A Full Life: Reflections at 90 by Jimmy Carter (1924-2024)
Jimmy Carter was born on October 1, 1924 and was elected the 39th president of the United States in 1976. The world has changed a lot in the 100 years since Carter grew up in the segregated south. At the same time, many of the issues he writes about sound quite familiar, such as inflation, contested elections, and conflict in the Middle East.
I was surprised by Carter’s emphasis on fiscal discipline—something we haven’t seen in recent administrations. (At the end of the Carter administration, the national debt to GDP ratio was 32%. In 2022 it was 123%.) What also stands out is Carter’s cooperative relationships with presidents Gerald Ford and George H.W. Bush, in stark contrast to more recent polarization.
WCVB-TV Boston: How We Built the Greatest Television Station in America by Robert M. Bennett (1927-2016)
In this memoir, the highlight of television executive Bob Bennett’s career was launching and growing WCVB-TV, Channel 5 in Boston.

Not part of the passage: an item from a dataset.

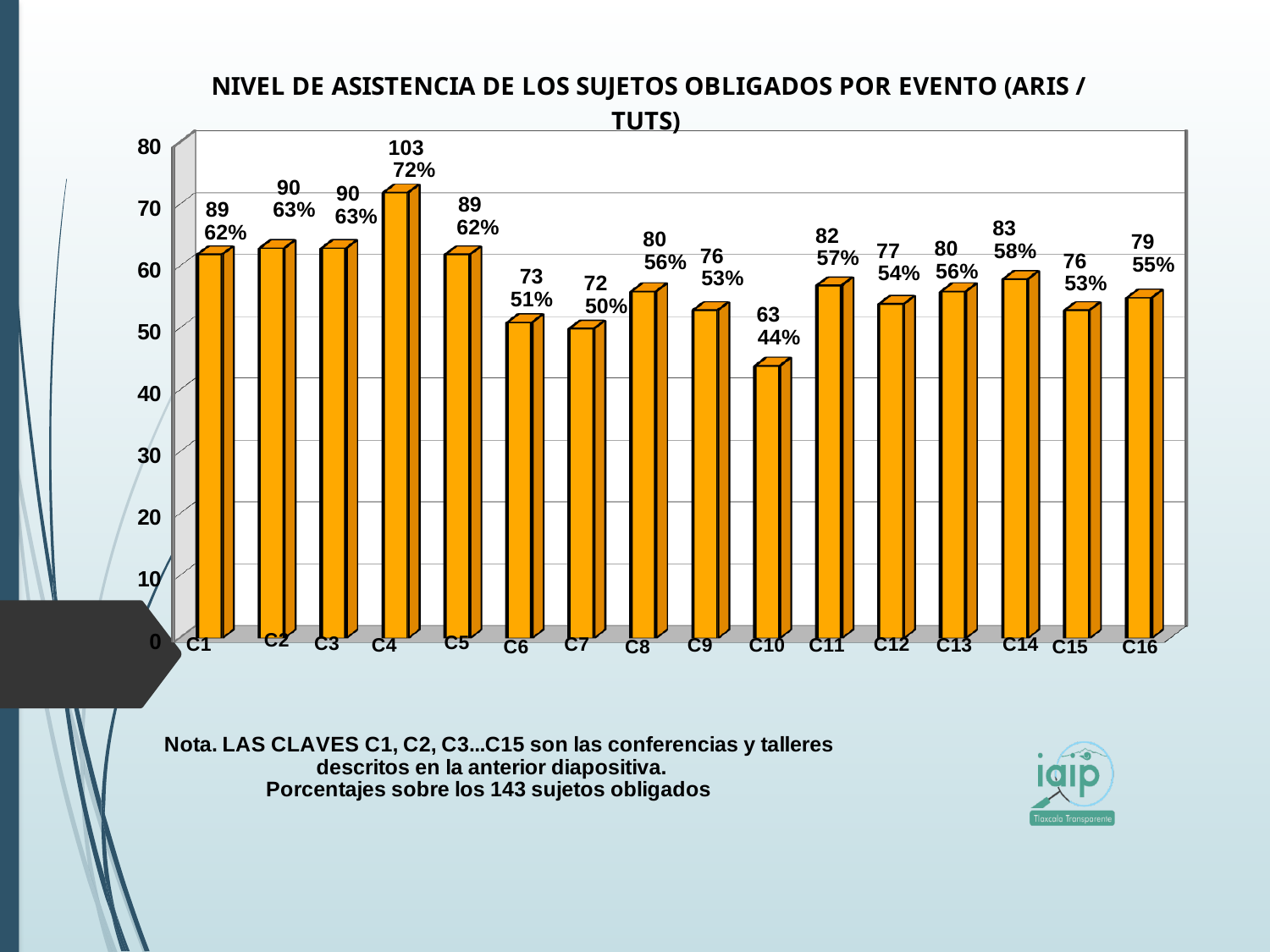
How many events (categories) are shown on the x axis? 16 Which event has the lowest attendance? C10 What is the title of the chart? NIVEL DE ASISTENCIA DE LOS SUJETOS OBLIGADOS POR EVENTO (ARIS / TUTS) What is the attendance count shown for C14? 83 What is the attendance count shown for C4? 103 Is the bar for C6 greater or less than 40 on the axis? greater What percentage is shown for C10? 44% Which event has the highest attendance? C4 Which has a higher attendance count, C8 or C11? C11 What percentage is shown for C7? 50% What kind of chart is shown on the slide? Bar chart What is the difference between the attendance counts for C4 and C10? 40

A major theme is his commitment to locally-produced programming. Another theme is Bennett’s leadership style, whereby he encouraged new ideas and risk-taking from his lieutenants, and inspired a sense of pride which brought out the best in people at all levels of the organization. It’s also a high-risk, high-reward story that could have turned out very differently.
The book is comprised of Bennett’s recollections interspersed with commentary from former colleagues.
Composition: Understanding Line, Notan, and Color by Arthur Wesley Dow (1857-1922)
Composition is “the ‘putting together’ of lines, masses and colors to make a harmony. Design, understood in its broad sense, is a better word, but popular usage has restricted it to decoration.”
In the visual arts, “there are three structural elements with which harmonies may be built up” – line, notan, and color.